Rewrite the lines below, replacing "calm water" with "still water" wherever it appears and leaving everything else unchanged. Leave the pictures out of your answer.

## WORKING DATA
-- begin --

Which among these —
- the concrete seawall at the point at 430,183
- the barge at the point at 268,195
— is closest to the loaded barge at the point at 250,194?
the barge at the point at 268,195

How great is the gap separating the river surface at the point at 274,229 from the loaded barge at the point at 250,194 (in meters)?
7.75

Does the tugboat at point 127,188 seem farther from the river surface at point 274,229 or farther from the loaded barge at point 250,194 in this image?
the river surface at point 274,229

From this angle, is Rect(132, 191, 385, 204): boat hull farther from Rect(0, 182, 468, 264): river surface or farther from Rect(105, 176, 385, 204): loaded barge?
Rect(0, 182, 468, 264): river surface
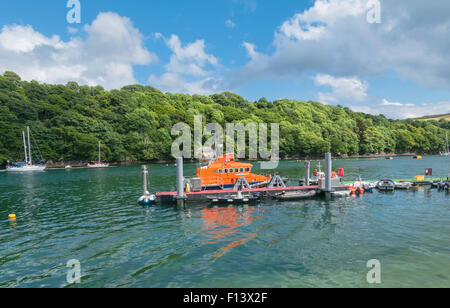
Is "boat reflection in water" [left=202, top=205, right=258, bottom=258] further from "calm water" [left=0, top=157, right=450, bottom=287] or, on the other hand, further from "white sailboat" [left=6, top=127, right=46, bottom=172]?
"white sailboat" [left=6, top=127, right=46, bottom=172]

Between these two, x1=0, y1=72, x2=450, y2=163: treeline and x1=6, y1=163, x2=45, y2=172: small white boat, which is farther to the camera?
x1=0, y1=72, x2=450, y2=163: treeline

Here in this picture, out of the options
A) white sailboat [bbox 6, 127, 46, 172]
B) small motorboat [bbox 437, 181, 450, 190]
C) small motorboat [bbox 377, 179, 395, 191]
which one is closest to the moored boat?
small motorboat [bbox 377, 179, 395, 191]

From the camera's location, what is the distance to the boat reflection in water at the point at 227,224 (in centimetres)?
1390

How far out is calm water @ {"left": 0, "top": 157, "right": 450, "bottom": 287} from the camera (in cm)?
1000

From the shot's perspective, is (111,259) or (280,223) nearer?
(111,259)

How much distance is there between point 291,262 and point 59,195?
31.4 metres

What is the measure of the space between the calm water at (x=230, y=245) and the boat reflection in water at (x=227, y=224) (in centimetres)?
7

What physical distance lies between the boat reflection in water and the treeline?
87175 millimetres

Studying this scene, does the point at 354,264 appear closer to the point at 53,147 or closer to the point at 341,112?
the point at 53,147

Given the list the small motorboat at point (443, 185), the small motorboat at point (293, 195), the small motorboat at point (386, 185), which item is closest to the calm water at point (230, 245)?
the small motorboat at point (293, 195)

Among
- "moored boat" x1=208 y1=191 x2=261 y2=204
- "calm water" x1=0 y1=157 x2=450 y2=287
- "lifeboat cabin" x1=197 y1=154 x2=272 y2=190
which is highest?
"lifeboat cabin" x1=197 y1=154 x2=272 y2=190
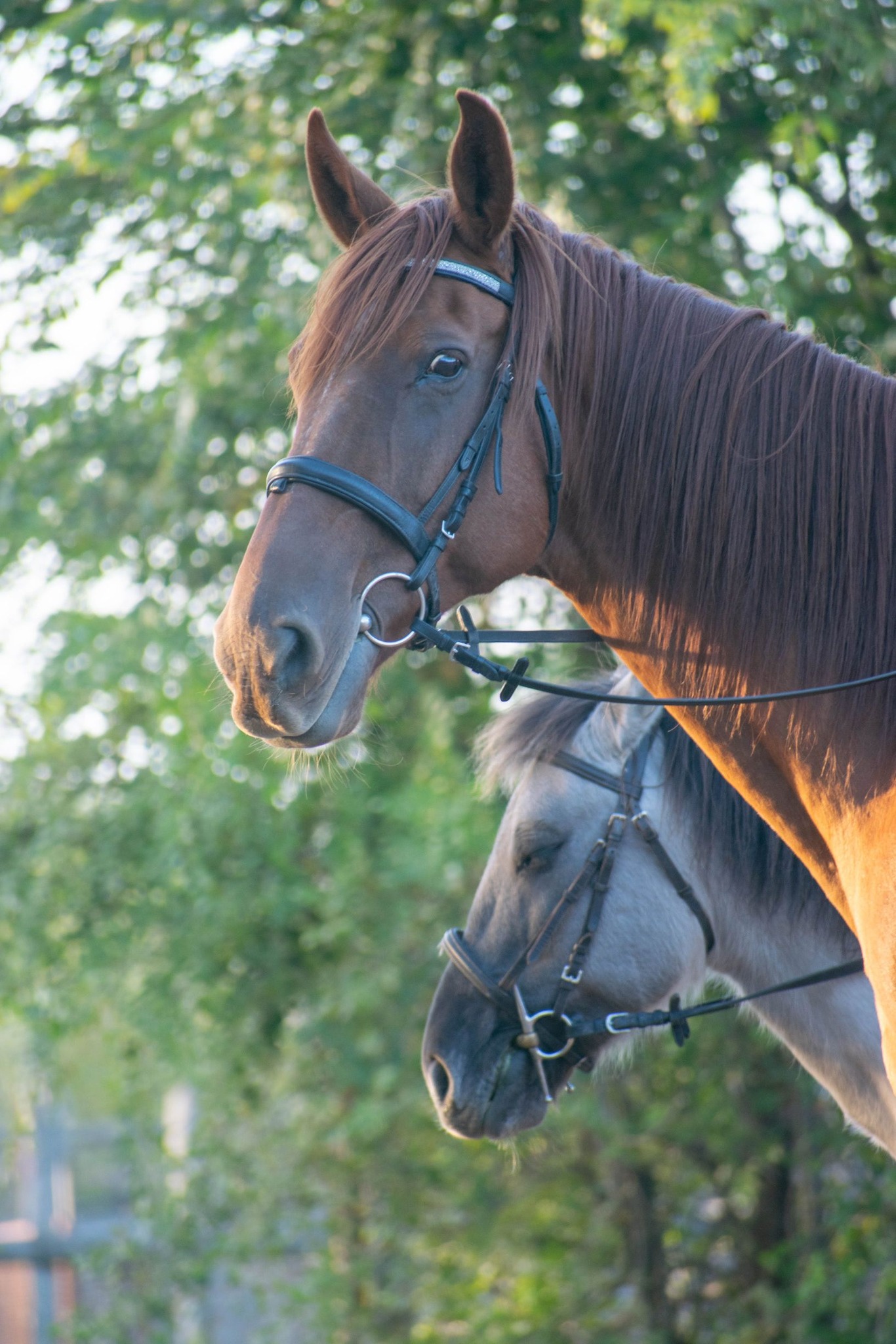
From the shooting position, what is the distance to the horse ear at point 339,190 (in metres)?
1.97

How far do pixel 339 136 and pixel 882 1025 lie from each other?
4781 mm

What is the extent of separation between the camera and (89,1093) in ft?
66.2

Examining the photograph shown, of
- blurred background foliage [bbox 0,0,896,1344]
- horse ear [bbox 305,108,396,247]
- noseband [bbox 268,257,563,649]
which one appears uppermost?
horse ear [bbox 305,108,396,247]

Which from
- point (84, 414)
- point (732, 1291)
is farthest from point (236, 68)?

-- end --

## IN RESPONSE
Which among these —
- the concrete seawall at the point at 430,183
- the barge at the point at 268,195
— is closest to the loaded barge at the point at 250,194?
the barge at the point at 268,195

How great is the gap separating the river surface at the point at 274,229 from the loaded barge at the point at 250,194 (in meters)?
7.75

Does the tugboat at point 127,188 seem farther from the river surface at point 274,229 or farther from the loaded barge at point 250,194 in this image?
the river surface at point 274,229

From this angle, is Rect(132, 191, 385, 204): boat hull farther from Rect(0, 182, 468, 264): river surface or farther from Rect(105, 176, 385, 204): loaded barge?
Rect(0, 182, 468, 264): river surface
Is "boat reflection in water" [left=202, top=205, right=258, bottom=258] further from "still water" [left=0, top=157, right=450, bottom=287] or, on the other hand, further from "white sailboat" [left=6, top=127, right=46, bottom=172]?
"white sailboat" [left=6, top=127, right=46, bottom=172]

Between these two, x1=0, y1=72, x2=450, y2=163: treeline and x1=6, y1=163, x2=45, y2=172: small white boat, which is farther to the camera?
x1=0, y1=72, x2=450, y2=163: treeline

Here in this picture, out of the options
A) white sailboat [bbox 6, 127, 46, 172]
B) small motorboat [bbox 437, 181, 450, 190]
C) small motorboat [bbox 377, 179, 395, 191]
which one is closest to the moored boat?
small motorboat [bbox 377, 179, 395, 191]

From the camera's location, what is the distance to the boat reflection in water at the point at 227,224 (in centimetres)?
1390

How far out is still water @ {"left": 0, "top": 157, "right": 450, "bottom": 287} from the camera (in cm)?
1000

From the shot's perspective, is (111,259) or (280,223) nearer?
(111,259)

How much distance is there between point 291,262 and point 59,195?
31.4 metres

What is the measure of the space between the still water at (x=230, y=245) and the boat reflection in water at (x=227, y=224) (in centimetres)?
7

What physical distance lies between the boat reflection in water and the treeline?
87175 millimetres

Studying this scene, does the point at 354,264 appear closer to the point at 53,147 or closer to the point at 341,112?
the point at 53,147

Given the list the small motorboat at point (443, 185), the small motorboat at point (293, 195), the small motorboat at point (386, 185), which item is closest to the still water at point (230, 245)?
the small motorboat at point (293, 195)

Among
- "moored boat" x1=208 y1=191 x2=261 y2=204
- "still water" x1=0 y1=157 x2=450 y2=287
- "lifeboat cabin" x1=197 y1=154 x2=272 y2=190
which is highest?
"lifeboat cabin" x1=197 y1=154 x2=272 y2=190
From the shooting position, what is the distance to the horse ear at point 339,190 (in metres)?
1.97

How far do pixel 339 136 and pixel 882 1025 lie from each other?
4781 mm

What is the extent of separation between the camera and (89,1093) in ft?
66.2

Examining the photograph shown, of
- blurred background foliage [bbox 0,0,896,1344]
- horse ear [bbox 305,108,396,247]
- noseband [bbox 268,257,563,649]
which one appears uppermost?
horse ear [bbox 305,108,396,247]

Which from
- point (84, 414)
- point (732, 1291)
is farthest from point (236, 68)?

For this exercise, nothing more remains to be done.